Nel racconto della prima prigionia subita dall’apostolo Paolo si succedono tre personaggi che hanno tra di loro ruoli diversi e decisivi.

Gli avvenimenti iniziano al ritorno a Gerusalemme dell’Apostolo dal suo terzo viaggio missionario (58 d.C.). Il clima che si respira in città non è certo favorevole per l’Apostolo. Nell’aria gravano i sentimenti ostili che migliaia di Giudei nutrono verso di lui, considerato ormai un nemico della Legge mosaica perché li sollecita ad abbandonare Mosè.

Va ricordato che la Legge mosaica costituisce per i Giudei qualcosa di più di una normativa puramente spirituale. Essa regola tutti gli aspetti della loro vita civile, sociale e religiosa. I Giudei che si sono convertiti a Cristo non hanno dismesso i costumi nazionali e le norme vigenti, così come avviene oggi per qualunque convertito che proviene da una falsa religione. Le leggi locali e nazionali continuano a vigere. Certamente, Paolo insegna che la Legge mosaica è stata inchiodata sulla croce (cfr. Colossesi 2:14) e sollecita i Giudei a non circoncidere i figli e a non conformarsi a riti ormai vuoti, superati e privi di senso. La sua predicazione è lineare. Tuttavia, Paolo non ha mai insegnato che le formalità civili, sociali o religiose siano in sé stesse peccaminose al pari del culto idolatrico. Il peccato innegabile e trasparente è sostenere che la Legge sia vincolante alla salvezza (cfr. Galati 2:21; 5:1-4).

Una settimana dopo l’arrivo a Gerusalemme Paolo si reca al tempio. Qui i Giudei, che disprezzano l’apostolo, riescono a scatenare un tumulto e i facinorosi tentano di linciarlo. A Gerusalemme c’è una folla numerosa visto che si è vicini alla Pentecoste (cade cinquanta giorni dopo la Pasqua) e Paolo è partito da Filippi subito dopo la Pasqua (Atti 20:6) per essere a Gerusalemme proprio in tempo per questa festa.

All’accedersi del tumulto, il tribuno romano Claudio Lisia, che comanda una coorte di mille soldati, interviene e Paolo viene preso e legato con due catene. L’apostolo allora si qualifica come un Giudeo di Tarso di Cilicia e chiede al tribuno di parlare al popolo in propria difesa (Atti 22). Il tribuno acconsente e Paolo si rivolge al popolo parlando in ebraico. La gente lo ascolta in silenzio fino a quando l’apostolo afferma che Il Signore lo ha scelto per annunciare il Vangelo ai Gentili. Questo non può essere tollerato e i Giudei iniziano a chiederne la morte stracciandosi le vesti e lanciando in aria la polvere.

Il tribuno, allora, ordina che Paolo sia condotto nella fortezza e flagellato. Lo storico romano Tacito racconta che su dieci persone che venivano flagellate sette non sopravvivevano, mentre le altre tre rimanevano storpiate a vita (Hist., 4. 27; Eusebio, Hist. Eccl., IV. 15).

**MATERIALE FORNITO**
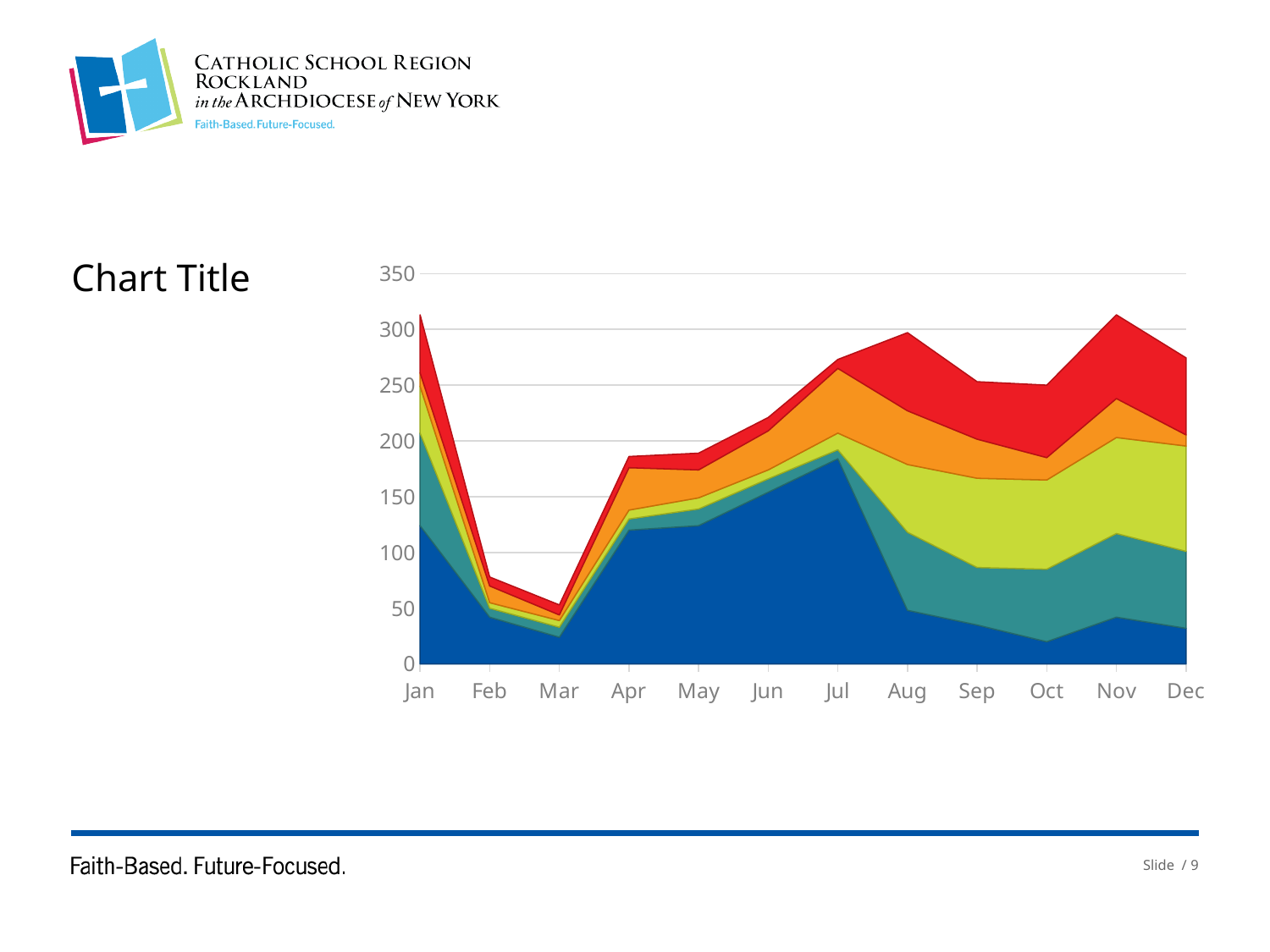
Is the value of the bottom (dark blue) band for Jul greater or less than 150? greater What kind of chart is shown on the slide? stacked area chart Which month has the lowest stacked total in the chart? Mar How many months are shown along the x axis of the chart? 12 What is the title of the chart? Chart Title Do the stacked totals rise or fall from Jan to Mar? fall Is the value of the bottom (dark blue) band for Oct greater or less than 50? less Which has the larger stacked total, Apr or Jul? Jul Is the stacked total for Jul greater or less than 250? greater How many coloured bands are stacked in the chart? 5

**COSA FARE**
Riscrivi sotto forma di elenco puntato il paragrafo del brano che inizia con «Una settimana dopo l’arrivo a Gerusalemme», conservandone i fatti principali.

**RISULTATO ATTESO**
- Una settimana dopo l’arrivo a Gerusalemme, Paolo si reca al tempio.
- I Giudei che lo disprezzano scatenano un tumulto e i facinorosi tentano di linciarlo.
- In città c’è una folla numerosa perché si è vicini alla Pentecoste, che cade cinquanta giorni dopo la Pasqua.
- Paolo era partito da Filippi subito dopo la Pasqua (Atti 20:6) per arrivare a Gerusalemme in tempo per questa festa.